Every summer, the Fairfax County Fire and Rescue Department responds to several water-related calls, such as the drowning death of a 6-year-old girl after she slipped under the water in a hot tub during a graduation party in McLean this June, said Lt. Lorenzo Thrower, the department's public information officer. He said that between the time period of July 1, 2000 to June 30, 2001, the department had a total of 31 water rescues.

Water-related accidents can be as easy to avoid as learning how to swim, according to guidelines published by the American Red Cross.

"The best thing anyone can do to stay safe in and around water is to learn to swim. Always swim with a buddy; never swim alone," reads the No. 1 general water safety tip by the Red Cross. The Fire and Rescue Department provides a link to the guidelines on its Web site,

"SAFETY is our top priority," said Judy Pedersen, Fairfax County Park Authority public information officer. "We try to minimize the safety hazards at all our facilities."

The Park Authority pools are staffed with licensed lifeguards who go through a 25- to 30-hour licensing and training program, annual license renewal and unannounced surprise inspections by Ellis & Associates, an outside, independent licensing company.

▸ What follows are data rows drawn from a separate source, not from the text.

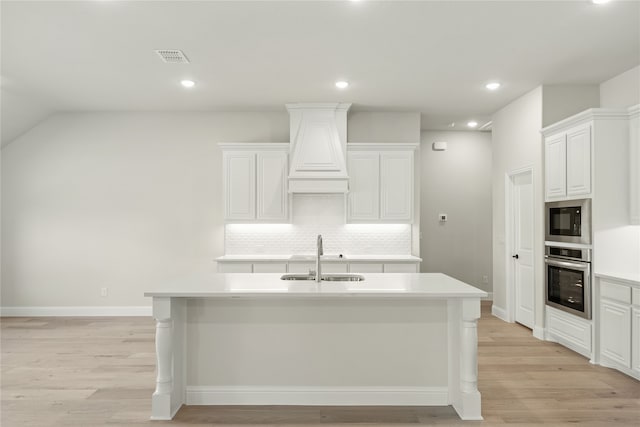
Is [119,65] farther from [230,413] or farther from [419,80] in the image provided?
[230,413]

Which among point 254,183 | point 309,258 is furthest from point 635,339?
point 254,183

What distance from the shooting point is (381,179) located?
19.0 feet

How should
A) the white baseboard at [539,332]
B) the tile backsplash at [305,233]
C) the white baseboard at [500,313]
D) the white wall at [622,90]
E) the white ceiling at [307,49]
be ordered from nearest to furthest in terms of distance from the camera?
the white ceiling at [307,49] < the white wall at [622,90] < the white baseboard at [539,332] < the white baseboard at [500,313] < the tile backsplash at [305,233]

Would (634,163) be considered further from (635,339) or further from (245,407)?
(245,407)

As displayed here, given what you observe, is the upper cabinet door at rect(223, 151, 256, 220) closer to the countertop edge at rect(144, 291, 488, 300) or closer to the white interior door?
the countertop edge at rect(144, 291, 488, 300)

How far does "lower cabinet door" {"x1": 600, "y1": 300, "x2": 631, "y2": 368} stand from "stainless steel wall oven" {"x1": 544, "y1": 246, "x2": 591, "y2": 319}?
16 centimetres

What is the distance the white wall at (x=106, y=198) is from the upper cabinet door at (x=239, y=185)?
514 millimetres

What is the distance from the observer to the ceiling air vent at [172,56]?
3.99 m

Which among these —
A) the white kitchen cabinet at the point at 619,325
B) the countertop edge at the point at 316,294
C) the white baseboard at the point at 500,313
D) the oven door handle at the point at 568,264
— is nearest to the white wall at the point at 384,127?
the oven door handle at the point at 568,264

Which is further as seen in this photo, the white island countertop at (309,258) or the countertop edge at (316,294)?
the white island countertop at (309,258)

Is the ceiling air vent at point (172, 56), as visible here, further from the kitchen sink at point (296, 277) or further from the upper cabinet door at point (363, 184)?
the upper cabinet door at point (363, 184)

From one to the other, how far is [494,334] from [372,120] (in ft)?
10.7

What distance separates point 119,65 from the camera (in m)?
4.38

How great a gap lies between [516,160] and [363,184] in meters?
2.00
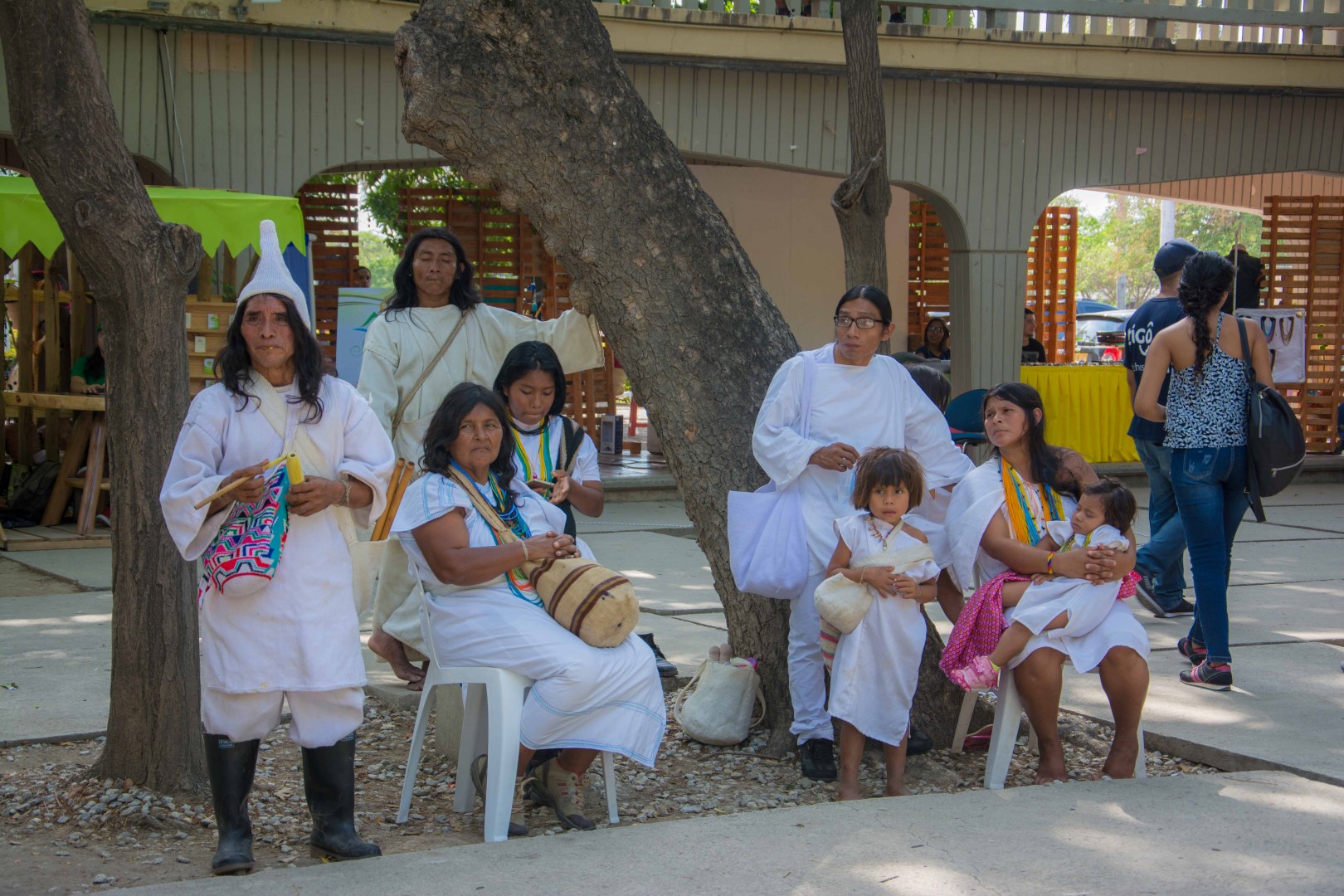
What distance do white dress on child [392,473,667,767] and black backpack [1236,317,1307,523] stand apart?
2797mm

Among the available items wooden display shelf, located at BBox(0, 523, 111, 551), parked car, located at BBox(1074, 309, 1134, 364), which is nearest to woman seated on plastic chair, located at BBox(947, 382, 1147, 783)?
wooden display shelf, located at BBox(0, 523, 111, 551)

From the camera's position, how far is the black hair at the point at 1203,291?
545 centimetres

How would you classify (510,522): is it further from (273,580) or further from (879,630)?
(879,630)

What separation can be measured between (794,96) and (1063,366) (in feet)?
13.4

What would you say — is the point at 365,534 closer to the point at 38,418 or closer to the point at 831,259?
the point at 38,418

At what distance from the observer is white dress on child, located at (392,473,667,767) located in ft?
12.4

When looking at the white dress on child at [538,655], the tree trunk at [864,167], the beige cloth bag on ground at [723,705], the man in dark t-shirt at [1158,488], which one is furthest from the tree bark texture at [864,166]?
the white dress on child at [538,655]

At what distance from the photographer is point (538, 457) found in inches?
189

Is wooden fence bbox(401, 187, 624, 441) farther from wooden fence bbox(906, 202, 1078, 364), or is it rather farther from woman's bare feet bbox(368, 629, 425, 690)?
woman's bare feet bbox(368, 629, 425, 690)

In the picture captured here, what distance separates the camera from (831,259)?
48.7 ft

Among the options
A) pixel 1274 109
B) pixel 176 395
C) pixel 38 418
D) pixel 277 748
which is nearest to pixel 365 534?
pixel 277 748

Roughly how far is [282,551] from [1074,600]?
7.55 ft

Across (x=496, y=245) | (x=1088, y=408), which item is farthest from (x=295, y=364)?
(x=496, y=245)

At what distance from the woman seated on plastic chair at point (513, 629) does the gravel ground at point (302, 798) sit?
0.23 meters
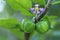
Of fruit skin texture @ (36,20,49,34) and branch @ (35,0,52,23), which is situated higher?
branch @ (35,0,52,23)

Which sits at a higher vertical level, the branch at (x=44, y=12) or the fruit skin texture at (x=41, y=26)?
the branch at (x=44, y=12)

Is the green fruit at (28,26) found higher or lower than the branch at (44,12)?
lower

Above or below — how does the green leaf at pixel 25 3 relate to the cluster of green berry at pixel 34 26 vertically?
above

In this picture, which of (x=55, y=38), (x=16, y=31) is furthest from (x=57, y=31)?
(x=16, y=31)

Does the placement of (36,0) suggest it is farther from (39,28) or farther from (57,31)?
(57,31)

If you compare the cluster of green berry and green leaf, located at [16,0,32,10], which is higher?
green leaf, located at [16,0,32,10]

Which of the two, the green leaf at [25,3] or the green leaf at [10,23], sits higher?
the green leaf at [25,3]

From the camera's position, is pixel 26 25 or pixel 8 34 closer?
pixel 26 25

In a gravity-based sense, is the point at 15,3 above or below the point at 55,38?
above

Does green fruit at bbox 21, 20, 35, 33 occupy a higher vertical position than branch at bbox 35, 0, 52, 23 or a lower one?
lower

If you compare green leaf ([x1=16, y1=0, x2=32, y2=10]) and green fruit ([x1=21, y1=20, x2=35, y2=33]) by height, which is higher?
green leaf ([x1=16, y1=0, x2=32, y2=10])
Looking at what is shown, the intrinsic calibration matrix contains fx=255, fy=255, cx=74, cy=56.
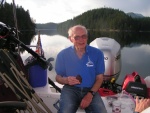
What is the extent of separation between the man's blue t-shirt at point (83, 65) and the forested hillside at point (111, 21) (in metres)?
111

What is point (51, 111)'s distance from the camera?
3727mm

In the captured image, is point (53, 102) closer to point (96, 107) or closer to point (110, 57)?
point (96, 107)

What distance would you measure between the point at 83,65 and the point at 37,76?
33.3 inches

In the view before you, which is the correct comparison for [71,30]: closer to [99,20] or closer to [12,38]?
[12,38]

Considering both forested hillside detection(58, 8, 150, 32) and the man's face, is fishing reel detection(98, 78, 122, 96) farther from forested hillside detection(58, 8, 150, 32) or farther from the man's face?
forested hillside detection(58, 8, 150, 32)

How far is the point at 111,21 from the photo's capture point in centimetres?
12119

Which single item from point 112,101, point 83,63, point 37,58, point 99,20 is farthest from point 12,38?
point 99,20

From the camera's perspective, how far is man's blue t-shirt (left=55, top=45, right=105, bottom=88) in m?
3.27

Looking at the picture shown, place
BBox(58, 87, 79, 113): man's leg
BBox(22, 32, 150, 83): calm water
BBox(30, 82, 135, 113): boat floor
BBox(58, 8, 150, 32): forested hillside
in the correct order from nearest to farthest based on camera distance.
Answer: BBox(58, 87, 79, 113): man's leg < BBox(30, 82, 135, 113): boat floor < BBox(22, 32, 150, 83): calm water < BBox(58, 8, 150, 32): forested hillside

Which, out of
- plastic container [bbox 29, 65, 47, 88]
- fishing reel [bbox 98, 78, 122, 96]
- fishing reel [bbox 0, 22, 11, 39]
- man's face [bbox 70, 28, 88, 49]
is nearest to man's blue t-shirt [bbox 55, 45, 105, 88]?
man's face [bbox 70, 28, 88, 49]

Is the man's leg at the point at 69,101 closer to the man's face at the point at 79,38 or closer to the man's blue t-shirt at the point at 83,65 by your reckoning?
the man's blue t-shirt at the point at 83,65

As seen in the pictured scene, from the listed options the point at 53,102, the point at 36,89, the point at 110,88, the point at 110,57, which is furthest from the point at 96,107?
the point at 110,57

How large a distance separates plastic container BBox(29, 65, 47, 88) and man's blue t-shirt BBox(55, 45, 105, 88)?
0.48 m

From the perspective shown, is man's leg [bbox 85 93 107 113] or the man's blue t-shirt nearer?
man's leg [bbox 85 93 107 113]
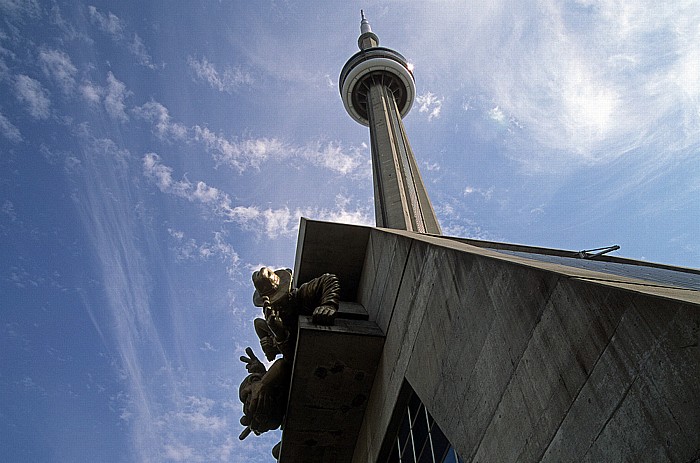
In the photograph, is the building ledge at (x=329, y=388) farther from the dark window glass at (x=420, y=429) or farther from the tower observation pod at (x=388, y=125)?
the tower observation pod at (x=388, y=125)

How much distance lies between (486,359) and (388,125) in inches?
1319

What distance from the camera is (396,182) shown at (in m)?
30.4

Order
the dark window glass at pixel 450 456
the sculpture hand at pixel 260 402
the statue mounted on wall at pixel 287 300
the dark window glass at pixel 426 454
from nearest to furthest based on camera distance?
the dark window glass at pixel 450 456 < the dark window glass at pixel 426 454 < the sculpture hand at pixel 260 402 < the statue mounted on wall at pixel 287 300

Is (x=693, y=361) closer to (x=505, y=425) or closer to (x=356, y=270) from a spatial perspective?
(x=505, y=425)

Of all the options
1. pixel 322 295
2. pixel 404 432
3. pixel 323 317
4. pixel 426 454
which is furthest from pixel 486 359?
pixel 322 295

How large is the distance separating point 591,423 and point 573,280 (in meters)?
1.03

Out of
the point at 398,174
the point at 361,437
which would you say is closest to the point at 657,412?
the point at 361,437

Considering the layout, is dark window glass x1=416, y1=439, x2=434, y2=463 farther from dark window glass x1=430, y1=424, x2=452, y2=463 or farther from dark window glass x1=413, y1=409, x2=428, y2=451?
dark window glass x1=430, y1=424, x2=452, y2=463

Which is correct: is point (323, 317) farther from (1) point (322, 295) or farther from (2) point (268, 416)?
(2) point (268, 416)

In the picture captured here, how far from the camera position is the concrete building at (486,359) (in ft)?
10.3

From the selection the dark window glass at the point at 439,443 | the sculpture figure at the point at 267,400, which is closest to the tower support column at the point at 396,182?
the sculpture figure at the point at 267,400

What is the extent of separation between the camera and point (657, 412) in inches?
121

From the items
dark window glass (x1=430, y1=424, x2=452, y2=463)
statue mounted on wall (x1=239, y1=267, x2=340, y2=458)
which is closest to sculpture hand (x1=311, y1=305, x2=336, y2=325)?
statue mounted on wall (x1=239, y1=267, x2=340, y2=458)

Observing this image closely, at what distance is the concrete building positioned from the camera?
3.14 metres
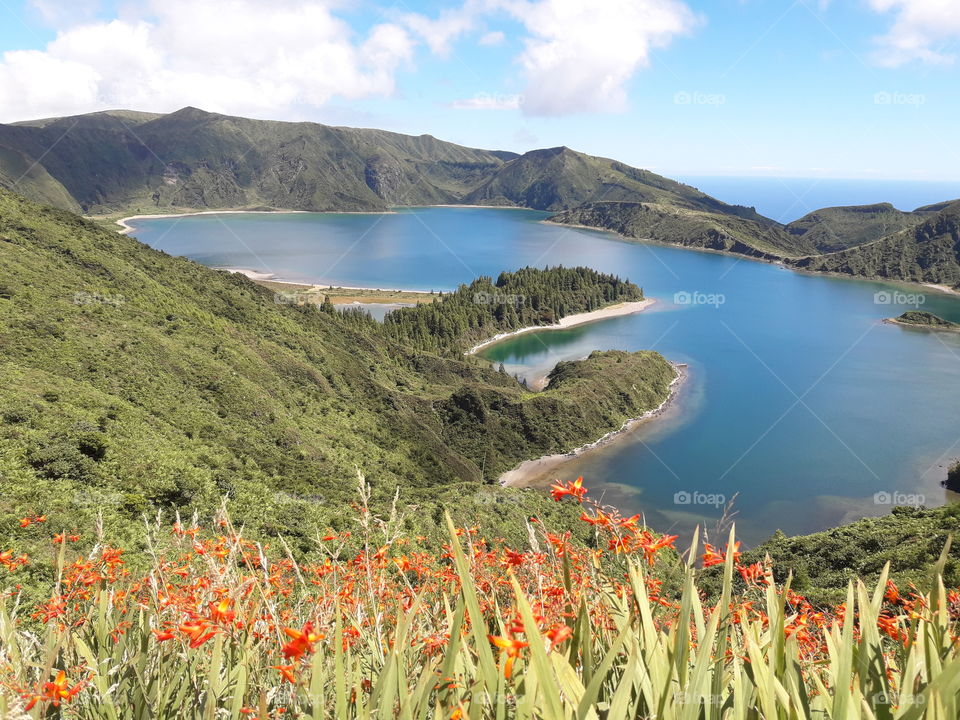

"We follow the National Pool and Water Park Lifeguard Training Program," said John McCarthy, Park Authority aquatics operations supervisor. "Our lifeguards are trained to anticipate where and how an incident might occur, how to recognize an incident and how to manage the incident while acting in a professional manner."

The Park Authority guards are also trained on life-saving equipment that includes the use of supplemental oxygen and defibrillators.

While it would not be feasible to have a lifeguard watching over every privately-owned pool in the county, some of the Park Authority's other water-safety regulations can be adapted for the home. Many of the regulations also appear on the Red Cross guidelines.

Pedersen said all children under 9 years old must be supervised at all times by a person at least 16 years old. That includes having the adult in the water with the child, not just watching from the pool deck.

In addition, there is no running in the pool area, horseplay is kept to a minimum, children under 16 years old must be tested before being allowed to swim in the deep-end of the pool and floatation devices, including "floaties", the air-filled rings used on children's arms to help them float, are not permitted.

"A child could go face-first into the water if he or she manages to get one off," Pedersen said of the floaties. "A child could also go out further than he or she should. It provides a false sense of security."

COUNTY REGULATIONS also require private pools and spas to have a surrounding fence or wall to prevent unauthorized use. All doors with direct access to the pool should have an alarm that sounds when opened and all doors and gates should be be self-closing and self-latching.

The Red Cross also recommends having a phone installed by the pool or having a cordless phone nearby. Owners should keep basic life-saving equipment such as a pole, rope and personnel floatation device on hand and to post CPR instructions.

In addition, alcohol can impair a person's judgment and coordination and will keep the body from being able to warm itself, therefore, the Red Cross says swimming and alcohol don't mix.

But not everyone swims in pools. There are several lakes and creeks throughout the county that attract swimmers, whether they are suppose to or not.

"People are not allowed to swim in creeks and lakes," said Pedersen.

Some associations, however, such as the Reston Association, permit swimming in some of the lakes it oversees.

But before jumping in, swimmers need to consider the risks. The Red Cross suggests swimming in areas that are supervised, clean and well maintained, and always with a friend.

"Even a good swimmer can have an unexpected medical emergency in the water," the guidelines say.

Murky water can obscure hidden underwater objects, unexpected drop-offs and aquatic plant life that could turn into hazards. In addition, water pollution can cause health problems for the swimmers. The guidelines also say to always check the depth of the water before jumping in head first, to avoid a serious head injury.